■ **Task details**
Starting at the first line, copy the data below through to the end, exactly.

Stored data
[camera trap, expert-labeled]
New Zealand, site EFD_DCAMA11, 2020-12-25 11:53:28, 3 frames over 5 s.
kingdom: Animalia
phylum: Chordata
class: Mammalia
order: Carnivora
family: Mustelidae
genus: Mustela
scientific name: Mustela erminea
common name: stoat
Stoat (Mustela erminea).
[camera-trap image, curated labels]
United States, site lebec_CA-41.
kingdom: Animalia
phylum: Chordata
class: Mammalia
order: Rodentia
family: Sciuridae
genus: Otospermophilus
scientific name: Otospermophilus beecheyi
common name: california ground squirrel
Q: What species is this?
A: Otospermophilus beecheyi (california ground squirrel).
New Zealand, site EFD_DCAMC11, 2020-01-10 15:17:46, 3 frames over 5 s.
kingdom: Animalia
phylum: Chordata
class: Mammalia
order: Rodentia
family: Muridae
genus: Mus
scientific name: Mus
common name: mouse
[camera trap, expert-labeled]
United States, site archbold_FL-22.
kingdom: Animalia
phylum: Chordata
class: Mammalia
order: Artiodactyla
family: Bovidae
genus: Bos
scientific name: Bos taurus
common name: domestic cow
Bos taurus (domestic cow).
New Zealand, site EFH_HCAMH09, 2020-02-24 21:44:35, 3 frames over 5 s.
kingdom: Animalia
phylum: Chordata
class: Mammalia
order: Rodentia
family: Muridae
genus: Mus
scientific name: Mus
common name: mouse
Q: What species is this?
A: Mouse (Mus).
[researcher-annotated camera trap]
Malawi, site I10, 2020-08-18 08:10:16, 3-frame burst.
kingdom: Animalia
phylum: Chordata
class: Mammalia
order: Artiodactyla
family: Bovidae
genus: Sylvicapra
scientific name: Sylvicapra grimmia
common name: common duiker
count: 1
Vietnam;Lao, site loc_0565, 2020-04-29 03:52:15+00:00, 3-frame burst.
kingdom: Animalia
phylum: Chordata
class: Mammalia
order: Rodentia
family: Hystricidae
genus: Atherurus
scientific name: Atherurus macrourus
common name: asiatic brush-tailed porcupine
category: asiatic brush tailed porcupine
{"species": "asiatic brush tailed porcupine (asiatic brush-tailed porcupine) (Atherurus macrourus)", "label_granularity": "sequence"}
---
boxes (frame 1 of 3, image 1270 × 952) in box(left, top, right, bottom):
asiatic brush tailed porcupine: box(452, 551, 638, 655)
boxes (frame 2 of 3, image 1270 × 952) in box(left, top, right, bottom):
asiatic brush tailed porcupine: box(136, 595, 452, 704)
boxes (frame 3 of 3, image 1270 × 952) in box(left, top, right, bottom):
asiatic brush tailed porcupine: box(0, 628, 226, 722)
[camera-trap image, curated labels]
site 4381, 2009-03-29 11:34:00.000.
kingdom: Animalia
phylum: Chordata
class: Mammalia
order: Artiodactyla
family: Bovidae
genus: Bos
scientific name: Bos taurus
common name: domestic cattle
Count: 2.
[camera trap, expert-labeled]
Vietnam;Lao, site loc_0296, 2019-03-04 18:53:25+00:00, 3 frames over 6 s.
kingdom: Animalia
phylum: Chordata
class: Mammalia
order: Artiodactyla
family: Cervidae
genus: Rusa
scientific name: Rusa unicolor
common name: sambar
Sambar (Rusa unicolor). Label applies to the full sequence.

■ **Expected answer**
[camera trap, expert-labeled]
New Zealand, site EFD_DCAMA11, 2020-12-25 11:53:28, 3 frames over 5 s.
kingdom: Animalia
phylum: Chordata
class: Mammalia
order: Carnivora
family: Mustelidae
genus: Mustela
scientific name: Mustela erminea
common name: stoat
Stoat (Mustela erminea).
[camera-trap image, curated labels]
United States, site lebec_CA-41.
kingdom: Animalia
phylum: Chordata
class: Mammalia
order: Rodentia
family: Sciuridae
genus: Otospermophilus
scientific name: Otospermophilus beecheyi
common name: california ground squirrel
Q: What species is this?
A: Otospermophilus beecheyi (california ground squirrel).
New Zealand, site EFD_DCAMC11, 2020-01-10 15:17:46, 3 frames over 5 s.
kingdom: Animalia
phylum: Chordata
class: Mammalia
order: Rodentia
family: Muridae
genus: Mus
scientific name: Mus
common name: mouse
[camera trap, expert-labeled]
United States, site archbold_FL-22.
kingdom: Animalia
phylum: Chordata
class: Mammalia
order: Artiodactyla
family: Bovidae
genus: Bos
scientific name: Bos taurus
common name: domestic cow
Bos taurus (domestic cow).
New Zealand, site EFH_HCAMH09, 2020-02-24 21:44:35, 3 frames over 5 s.
kingdom: Animalia
phylum: Chordata
class: Mammalia
order: Rodentia
family: Muridae
genus: Mus
scientific name: Mus
common name: mouse
Q: What species is this?
A: Mouse (Mus).
[researcher-annotated camera trap]
Malawi, site I10, 2020-08-18 08:10:16, 3-frame burst.
kingdom: Animalia
phylum: Chordata
class: Mammalia
order: Artiodactyla
family: Bovidae
genus: Sylvicapra
scientific name: Sylvicapra grimmia
common name: common duiker
count: 1
Vietnam;Lao, site loc_0565, 2020-04-29 03:52:15+00:00, 3-frame burst.
kingdom: Animalia
phylum: Chordata
class: Mammalia
order: Rodentia
family: Hystricidae
genus: Atherurus
scientific name: Atherurus macrourus
common name: asiatic brush-tailed porcupine
category: asiatic brush tailed porcupine
{"species": "asiatic brush tailed porcupine (asiatic brush-tailed porcupine) (Atherurus macrourus)", "label_granularity": "sequence"}
---
boxes (frame 1 of 3, image 1270 × 952) in box(left, top, right, bottom):
asiatic brush tailed porcupine: box(452, 551, 638, 655)
boxes (frame 2 of 3, image 1270 × 952) in box(left, top, right, bottom):
asiatic brush tailed porcupine: box(136, 595, 452, 704)
boxes (frame 3 of 3, image 1270 × 952) in box(left, top, right, bottom):
asiatic brush tailed porcupine: box(0, 628, 226, 722)
[camera-trap image, curated labels]
site 4381, 2009-03-29 11:34:00.000.
kingdom: Animalia
phylum: Chordata
class: Mammalia
order: Artiodactyla
family: Bovidae
genus: Bos
scientific name: Bos taurus
common name: domestic cattle
Count: 2.
[camera trap, expert-labeled]
Vietnam;Lao, site loc_0296, 2019-03-04 18:53:25+00:00, 3 frames over 6 s.
kingdom: Animalia
phylum: Chordata
class: Mammalia
order: Artiodactyla
family: Cervidae
genus: Rusa
scientific name: Rusa unicolor
common name: sambar
Sambar (Rusa unicolor). Label applies to the full sequence.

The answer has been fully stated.